When the Intercollegiate Football Association (IFA) adopted the game's first formal rules in 1876, they adopted rugby's rules with only a few minor changes. Among the rules that are now quite different from the original was that the ball remained live when it went out of bounds, or "in touch" under the terminology of the times. Just as touchdowns counted only when a player touched the ball down behind the opponent's goal, a ball that went out of bounds was dead only after a player from either side touched it down.
Since balls fumbled out of bounds were live, players sometimes scrambled over benches and water buckets or went into the stands or beyond the ropes to retrieve balls. Players generally did not face out-of-bounds obstacles in formal stadiums or where fans stood behind ropes a sufficient distance from the playing field.

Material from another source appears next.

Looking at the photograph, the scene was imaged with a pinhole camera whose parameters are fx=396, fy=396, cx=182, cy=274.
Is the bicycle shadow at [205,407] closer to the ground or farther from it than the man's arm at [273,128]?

Of course, not every school maintained such order. Smaller schools and a few bigger ones allowed fans to stand close to the sideline on some portions of the field. Others allowed fans to park their cars close to the sideline where the ball could roll under or bounce into vehicles with their tops down.
However, my favorite image of obstacles along the sideline potentially interfering with play shows twenty-five University of Maine marching band members seated along the sideline, with one clarinetist within a yard of the sideline. Although the photo could be from before a game or at halftime, most fans appear to be looking to their left watching action on the field.
Although players still run into people or obstacles along the sideline, they no longer do so while trying to gain possession of the ball. Beginning in 1926, possession went to the last player touching the ball before it went out of bounds. The rule later changed to the last player or team possessing the ball before it went out of bounds.